** Opening Selected extract block **

I was one of the mugs that paid full price for the Ngage thinking it was the next big thing.  Nokia mostly relyed on 3rd party developers and thats one of the many reasons it failed.  Most of the games being no better than the GBA didn't help either.  I've learned my lesson now and won't even be entertaining the idea of buying one of these.  Loads of other stuff I can thing of doing with $500.  You'll probably drop this once and thats all your money down the drain.


----------



## Hitto (Jan 10, 2007)

Maybe when it's down to ten bucks and enough phone provider points... Honestly, I don't see the fuss behind this, but I have a crappy phone that does just what it's asked : pass and receive calls, no camera, fridge, or intarbutts on it...

Do they still make cheap, phone-only cell phones? Or is a modern phone worth it nowadays, in your opinion?


----------



## Harsky (Jan 10, 2007)

For the people who saw the press release, was he taking a jab at the Nintendo DS?

"Stylus? That's SO outdated. What's the point?"

Granted he coul dbe talking about the hundred and thousands of other PDA devices.


----------



## Veho (Jan 10, 2007)

I think he was referring to the PDAs.

** Closing Selected extract block **
** Opening Recorded information block **

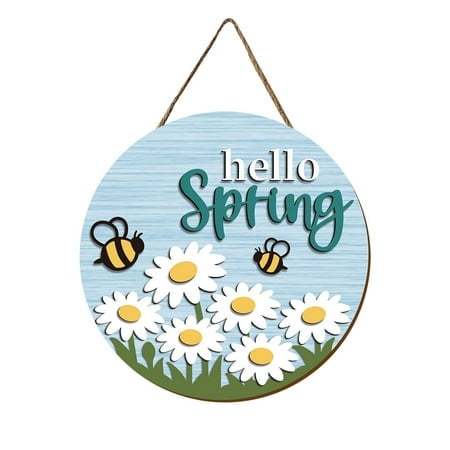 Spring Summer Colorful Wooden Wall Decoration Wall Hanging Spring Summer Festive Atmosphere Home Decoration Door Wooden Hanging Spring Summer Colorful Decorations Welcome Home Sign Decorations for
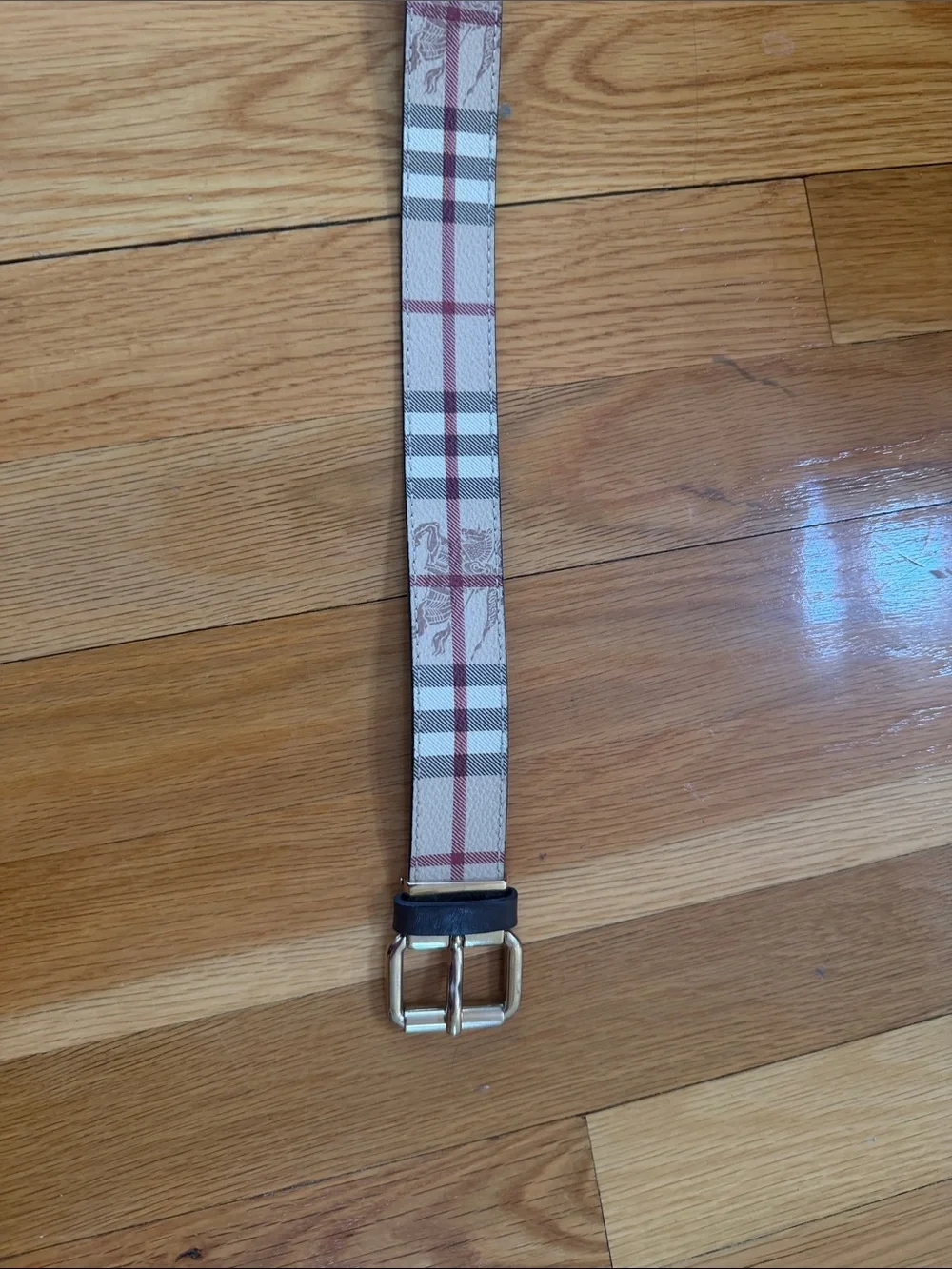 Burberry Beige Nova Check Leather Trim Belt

** Closing Recorded information block **

_Aim of the task_
In the forum thread, whom does the first post say Nokia mostly relied on for the Ngage?

_Response to this exercise_
Third-party developers.